* Document text *
I can’t close my mind to the possibility (or, in my humble opinion, the likelihood) of a creator of this universe. I believe this creator is intangible, either because it is spiritual, or because humans have millions of years of evolution and advancement to achieve before we can discover or comprehend it. (And maybe THEN “God” can be observed and tested!)

And what if “God’s will” is simply that the human race does survive and evolve and advance to the point that we CAN know the creator (God) personally. WHAT IF God either designed us specifically or just took a special interest in our species as we evolved and decided that he really wanted us to achieve that- he really wanted us to know him. What if he saw that we were really fucking up as a species and setting ourselves on the path to destruction and extinction and he decided to connect with us- through Abraham, Moses, and ultimately AS one of us through Jesus in order to “save us” (read: alter our course- change our mindset to achieve SURVIVAL, evolution, progress, and advancement in order to discover and know him one day.)

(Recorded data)
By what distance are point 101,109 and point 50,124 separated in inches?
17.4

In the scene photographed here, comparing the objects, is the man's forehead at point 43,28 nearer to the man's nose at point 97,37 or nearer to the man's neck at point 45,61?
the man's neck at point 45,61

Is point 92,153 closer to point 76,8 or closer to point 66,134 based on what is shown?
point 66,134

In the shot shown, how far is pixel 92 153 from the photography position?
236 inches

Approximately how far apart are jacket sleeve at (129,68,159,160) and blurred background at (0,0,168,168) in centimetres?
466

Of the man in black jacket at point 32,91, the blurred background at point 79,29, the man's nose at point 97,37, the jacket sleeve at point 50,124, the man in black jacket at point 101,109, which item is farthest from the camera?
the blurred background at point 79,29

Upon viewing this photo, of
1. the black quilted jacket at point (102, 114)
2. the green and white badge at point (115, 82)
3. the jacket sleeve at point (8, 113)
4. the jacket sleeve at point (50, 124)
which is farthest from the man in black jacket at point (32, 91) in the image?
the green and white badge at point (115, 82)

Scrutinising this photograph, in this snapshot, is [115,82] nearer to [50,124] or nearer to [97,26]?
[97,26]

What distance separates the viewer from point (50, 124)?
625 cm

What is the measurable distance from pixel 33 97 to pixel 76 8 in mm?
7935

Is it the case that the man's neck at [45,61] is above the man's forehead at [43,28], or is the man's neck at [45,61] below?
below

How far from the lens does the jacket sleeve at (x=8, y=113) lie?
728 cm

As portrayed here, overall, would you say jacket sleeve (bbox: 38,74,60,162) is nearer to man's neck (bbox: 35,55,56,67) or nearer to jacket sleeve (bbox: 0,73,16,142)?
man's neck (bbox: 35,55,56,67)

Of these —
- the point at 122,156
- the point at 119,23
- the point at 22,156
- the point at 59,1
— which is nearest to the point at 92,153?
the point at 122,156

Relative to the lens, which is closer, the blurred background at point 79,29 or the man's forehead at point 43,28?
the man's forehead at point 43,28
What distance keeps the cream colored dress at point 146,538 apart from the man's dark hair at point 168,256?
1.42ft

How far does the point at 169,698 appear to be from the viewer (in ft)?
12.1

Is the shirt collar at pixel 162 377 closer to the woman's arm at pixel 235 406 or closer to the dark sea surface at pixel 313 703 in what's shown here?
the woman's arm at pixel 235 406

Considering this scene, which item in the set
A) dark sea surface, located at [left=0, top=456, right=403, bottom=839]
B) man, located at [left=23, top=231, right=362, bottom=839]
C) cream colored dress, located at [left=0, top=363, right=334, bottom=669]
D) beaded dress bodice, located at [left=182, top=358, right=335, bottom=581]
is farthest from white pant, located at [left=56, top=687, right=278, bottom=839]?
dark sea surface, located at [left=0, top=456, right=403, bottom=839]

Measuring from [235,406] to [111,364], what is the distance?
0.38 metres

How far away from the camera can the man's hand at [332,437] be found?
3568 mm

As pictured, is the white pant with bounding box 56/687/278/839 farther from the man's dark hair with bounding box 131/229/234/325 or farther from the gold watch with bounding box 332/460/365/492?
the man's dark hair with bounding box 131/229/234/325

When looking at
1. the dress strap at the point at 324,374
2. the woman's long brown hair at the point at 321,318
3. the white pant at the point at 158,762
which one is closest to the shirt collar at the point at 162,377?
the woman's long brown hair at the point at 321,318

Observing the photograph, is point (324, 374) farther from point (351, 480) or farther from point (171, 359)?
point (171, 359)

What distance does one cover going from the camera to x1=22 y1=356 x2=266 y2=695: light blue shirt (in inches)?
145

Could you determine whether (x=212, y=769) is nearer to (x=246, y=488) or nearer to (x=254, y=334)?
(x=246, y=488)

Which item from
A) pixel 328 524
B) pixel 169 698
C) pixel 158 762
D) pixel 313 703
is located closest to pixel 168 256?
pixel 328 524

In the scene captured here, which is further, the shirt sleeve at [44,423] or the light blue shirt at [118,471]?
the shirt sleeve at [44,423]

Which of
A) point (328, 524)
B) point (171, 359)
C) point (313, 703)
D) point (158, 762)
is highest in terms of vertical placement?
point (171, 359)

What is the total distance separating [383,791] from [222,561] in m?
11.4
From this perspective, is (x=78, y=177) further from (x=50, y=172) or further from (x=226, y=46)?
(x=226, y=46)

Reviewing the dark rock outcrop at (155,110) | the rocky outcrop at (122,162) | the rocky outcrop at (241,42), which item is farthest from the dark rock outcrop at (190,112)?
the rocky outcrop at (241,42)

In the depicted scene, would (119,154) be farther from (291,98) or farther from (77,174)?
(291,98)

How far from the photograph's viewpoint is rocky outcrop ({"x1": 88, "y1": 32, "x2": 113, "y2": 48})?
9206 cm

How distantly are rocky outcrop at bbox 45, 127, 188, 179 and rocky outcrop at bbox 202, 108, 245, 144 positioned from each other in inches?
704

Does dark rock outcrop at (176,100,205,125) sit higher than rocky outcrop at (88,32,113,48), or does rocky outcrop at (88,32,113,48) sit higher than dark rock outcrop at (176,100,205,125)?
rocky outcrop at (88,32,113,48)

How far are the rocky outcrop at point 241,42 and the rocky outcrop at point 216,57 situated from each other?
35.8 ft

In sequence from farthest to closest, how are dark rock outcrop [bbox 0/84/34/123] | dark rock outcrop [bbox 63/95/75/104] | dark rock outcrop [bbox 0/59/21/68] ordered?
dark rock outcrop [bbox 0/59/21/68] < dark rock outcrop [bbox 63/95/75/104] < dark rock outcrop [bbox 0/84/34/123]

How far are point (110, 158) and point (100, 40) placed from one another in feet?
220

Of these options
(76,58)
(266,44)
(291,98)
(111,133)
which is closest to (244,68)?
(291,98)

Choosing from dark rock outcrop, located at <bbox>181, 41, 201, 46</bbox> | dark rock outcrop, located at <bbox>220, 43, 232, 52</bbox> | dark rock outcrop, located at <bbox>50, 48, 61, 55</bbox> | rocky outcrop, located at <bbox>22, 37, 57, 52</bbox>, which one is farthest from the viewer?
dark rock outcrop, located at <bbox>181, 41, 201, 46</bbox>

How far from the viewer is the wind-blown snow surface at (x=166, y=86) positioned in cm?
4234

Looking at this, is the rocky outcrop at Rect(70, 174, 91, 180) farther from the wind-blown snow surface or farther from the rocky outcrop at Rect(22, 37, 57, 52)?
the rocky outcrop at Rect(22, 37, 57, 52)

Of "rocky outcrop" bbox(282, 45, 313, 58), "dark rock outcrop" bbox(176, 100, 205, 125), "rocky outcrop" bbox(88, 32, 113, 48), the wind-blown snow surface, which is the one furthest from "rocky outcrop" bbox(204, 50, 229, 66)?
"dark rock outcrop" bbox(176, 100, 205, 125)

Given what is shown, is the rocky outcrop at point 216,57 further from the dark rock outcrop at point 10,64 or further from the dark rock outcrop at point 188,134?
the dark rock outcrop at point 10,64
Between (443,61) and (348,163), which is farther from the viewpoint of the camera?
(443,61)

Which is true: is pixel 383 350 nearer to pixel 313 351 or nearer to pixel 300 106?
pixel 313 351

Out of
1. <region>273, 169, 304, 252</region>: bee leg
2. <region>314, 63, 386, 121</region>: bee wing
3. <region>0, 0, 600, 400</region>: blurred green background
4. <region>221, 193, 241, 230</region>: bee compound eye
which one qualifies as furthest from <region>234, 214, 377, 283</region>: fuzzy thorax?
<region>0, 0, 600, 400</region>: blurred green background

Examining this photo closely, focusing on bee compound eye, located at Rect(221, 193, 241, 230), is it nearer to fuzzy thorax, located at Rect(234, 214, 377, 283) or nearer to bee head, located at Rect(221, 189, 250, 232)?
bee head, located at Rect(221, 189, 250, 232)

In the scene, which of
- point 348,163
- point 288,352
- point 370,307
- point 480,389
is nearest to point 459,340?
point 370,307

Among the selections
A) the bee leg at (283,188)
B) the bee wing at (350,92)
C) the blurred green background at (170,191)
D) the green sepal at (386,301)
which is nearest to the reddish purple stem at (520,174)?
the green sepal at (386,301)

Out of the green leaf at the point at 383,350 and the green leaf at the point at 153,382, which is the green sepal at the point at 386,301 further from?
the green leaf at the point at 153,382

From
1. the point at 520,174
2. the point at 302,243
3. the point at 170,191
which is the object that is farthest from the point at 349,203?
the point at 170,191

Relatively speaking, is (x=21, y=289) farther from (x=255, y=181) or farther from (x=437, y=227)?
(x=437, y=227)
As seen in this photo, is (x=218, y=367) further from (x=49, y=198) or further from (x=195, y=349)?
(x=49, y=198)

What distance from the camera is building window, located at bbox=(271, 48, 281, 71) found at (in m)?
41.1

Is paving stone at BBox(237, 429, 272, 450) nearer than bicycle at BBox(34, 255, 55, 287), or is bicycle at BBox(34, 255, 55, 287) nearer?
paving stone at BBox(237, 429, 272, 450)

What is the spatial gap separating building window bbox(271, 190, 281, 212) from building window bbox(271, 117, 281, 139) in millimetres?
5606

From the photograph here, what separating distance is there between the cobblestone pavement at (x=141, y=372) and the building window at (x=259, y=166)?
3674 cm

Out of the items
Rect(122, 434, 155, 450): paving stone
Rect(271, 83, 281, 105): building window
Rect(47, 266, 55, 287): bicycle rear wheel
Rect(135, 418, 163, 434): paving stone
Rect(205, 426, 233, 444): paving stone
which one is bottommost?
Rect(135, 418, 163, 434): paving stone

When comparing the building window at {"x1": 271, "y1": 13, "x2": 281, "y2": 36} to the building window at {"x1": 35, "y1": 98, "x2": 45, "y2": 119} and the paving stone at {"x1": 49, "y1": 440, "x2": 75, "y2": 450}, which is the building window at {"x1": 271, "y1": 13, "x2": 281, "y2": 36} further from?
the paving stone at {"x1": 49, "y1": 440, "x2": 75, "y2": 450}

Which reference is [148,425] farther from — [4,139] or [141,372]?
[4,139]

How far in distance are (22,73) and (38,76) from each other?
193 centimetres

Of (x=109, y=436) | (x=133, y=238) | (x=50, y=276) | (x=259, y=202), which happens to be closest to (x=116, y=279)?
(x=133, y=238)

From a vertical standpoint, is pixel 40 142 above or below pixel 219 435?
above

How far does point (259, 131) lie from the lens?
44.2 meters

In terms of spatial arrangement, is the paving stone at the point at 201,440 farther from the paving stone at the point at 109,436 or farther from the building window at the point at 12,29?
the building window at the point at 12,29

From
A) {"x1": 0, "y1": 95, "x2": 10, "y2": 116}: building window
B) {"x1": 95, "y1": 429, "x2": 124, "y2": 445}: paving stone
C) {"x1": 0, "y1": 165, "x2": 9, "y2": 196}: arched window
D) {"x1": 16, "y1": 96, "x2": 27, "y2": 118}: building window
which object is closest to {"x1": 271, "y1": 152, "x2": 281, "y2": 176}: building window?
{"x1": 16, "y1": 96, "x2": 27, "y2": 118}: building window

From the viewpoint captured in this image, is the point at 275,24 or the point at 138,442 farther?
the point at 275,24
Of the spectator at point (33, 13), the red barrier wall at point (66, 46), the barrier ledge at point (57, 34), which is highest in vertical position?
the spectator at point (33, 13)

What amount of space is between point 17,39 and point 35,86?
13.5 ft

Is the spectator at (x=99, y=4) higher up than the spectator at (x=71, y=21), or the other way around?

* Directives *
(1) According to the passage on God, what are the two possible reasons the creator is intangible?
(2) Which figures does the passage on God name as the ones through whom God connected with humans?
(3) Rewrite the part of the passage on God that opens with the words containing "I can’t close" and closes with "observed and tested!)", replacing "creator" with "maker".

* Exercise solutions *
(1) Either it is spiritual, or humans still need millions of years of evolution and advancement before they can discover or comprehend it.

(2) Abraham, Moses and Jesus.

(3)
I can’t close my mind to the possibility (or, in my humble opinion, the likelihood) of a maker of this universe. I believe this maker is intangible, either because it is spiritual, or because humans have millions of years of evolution and advancement to achieve before we can discover or comprehend it. (And maybe THEN “God” can be observed and tested!)